1411年につくられたソウルに残る、大韓民国最古の橋といわれています。
王宮の中心にあたる建物である正殿に入っていくときは、風水に従い正殿の正門と王宮の正門の間に流れる川を渡って入っていくように作られています。
韓国の王宮には必ず川が流れているそうです。古宮や王陵は昔から風水地理学的によい場所に立てられ、「気」があふれていると考えられました。宮殿の内外を区分するという意味だけでなく、「気」が逃げていかないようにするという意味があったようです。「水が吉」という考えもあったようです。
日本の神社では「鳥居」が聖界と俗界の境界であるといいますが、ここでの「橋」の意味はそれに近いものかもしれません。

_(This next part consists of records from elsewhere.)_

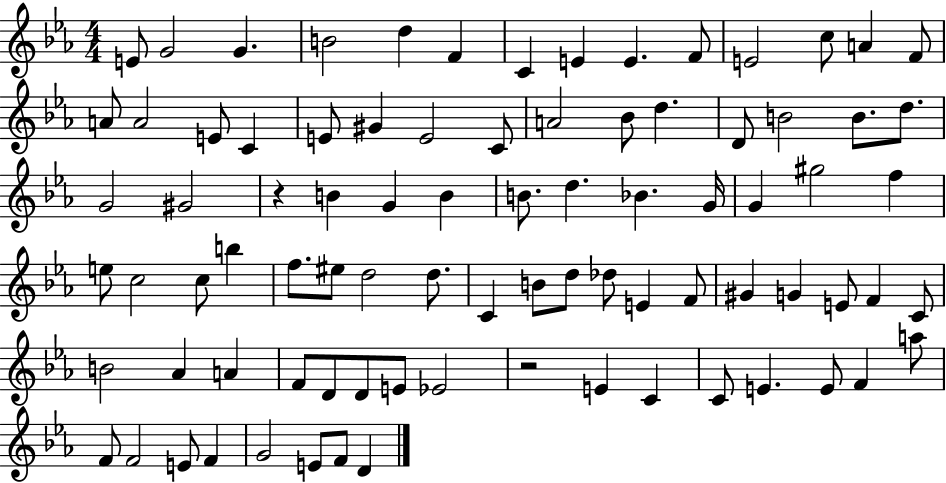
E4/e G4/h G4/q. B4/h D5/q F4/q C4/q E4/q E4/q. F4/e E4/h C5/e A4/q F4/e A4/e A4/h E4/e C4/q E4/e G#4/q E4/h C4/e A4/h Bb4/e D5/q. D4/e B4/h B4/e. D5/e. G4/h G#4/h R/q B4/q G4/q B4/q B4/e. D5/q. Bb4/q. G4/s G4/q G#5/h F5/q E5/e C5/h C5/e B5/q F5/e. EIS5/e D5/h D5/e. C4/q B4/e D5/e Db5/e E4/q F4/e G#4/q G4/q E4/e F4/q C4/e B4/h Ab4/q A4/q F4/e D4/e D4/e E4/e Eb4/h R/h E4/q C4/q C4/e E4/q. E4/e F4/q A5/e F4/e F4/h E4/e F4/q G4/h E4/e F4/e D4/q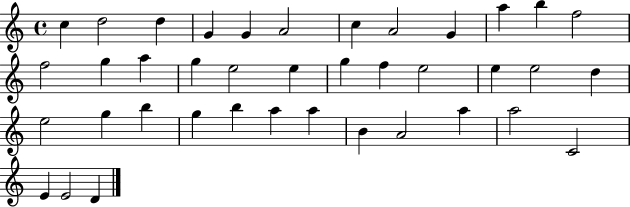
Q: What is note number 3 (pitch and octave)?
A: D5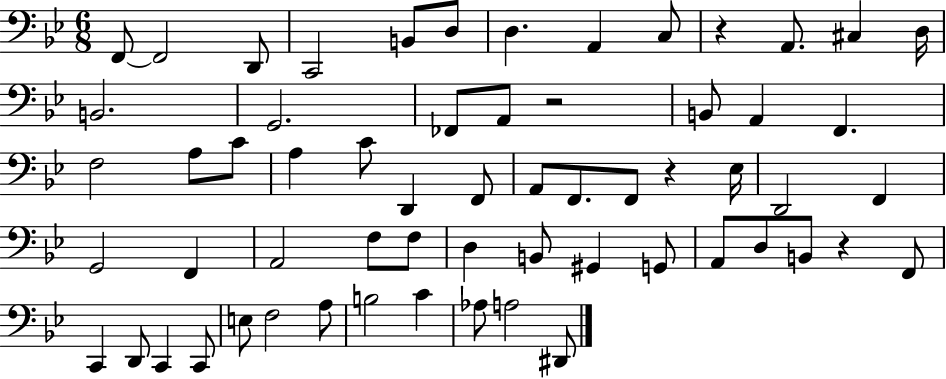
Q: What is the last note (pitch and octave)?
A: D#2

日本の神社でも、本来、参道の中央(正中という)は神の通り道なので、人間は中央を避けて通るのが正しいというしきたりがありますが、基本的な考え方は似ていますね。
仁政門をくぐると現れるのが、昌徳宮の正殿である仁政殿。国宝225号に指定されています。王の即位式・朝礼・外国使臣の接見などの重要行事が行なわれ、臣下は前の広場で、位階に応じた位置につきました。
仁政殿は、1405年に建造された昌徳宮の政殿で、1592年の文禄・慶長の役で焼失し1609年に復元されました。現在の仁政殿は1804年に再建されたものです。この建物は、重層入母屋造りと呼ばれる構造で、外見は2階建てですが、中は吹き抜けになっています。朝鮮末期の建築様式を見ることができます。
建物は高い天井をもつ1層構造で、他の古宮と同様、中心に御座(王の座席)を置き「日月五峰図(イロルオボンド)」が飾られています。1900年代以降に導入されたシャンデリアなども見られます。
ちなみに、現在の韓国の大統領府は青瓦台(ブルーハウス)といわれ、青い瓦で葺かれています。青い瓦は韓国では、位の高い者がそこで政治など国家の大事を司っているという象徴的な意味をもち、そして国家が安寧に治るようにという願いが込められているのかもしれません。青という色は風水上でも何か意味があるのでしょう。
1804年に竣工した宣政殿は、王が日常的な政務を行なった便殿。学者・官僚の勉強や儒者の試験、宴が開催されたこともあったそうです。現存する宮殿の中で唯一青い瓦屋根をもつ貴重な建物です。
比較的こぢんまりしていて装飾も控えめな印象だ。ここで王が臣下と、国政について議論を交わしたこともあったという。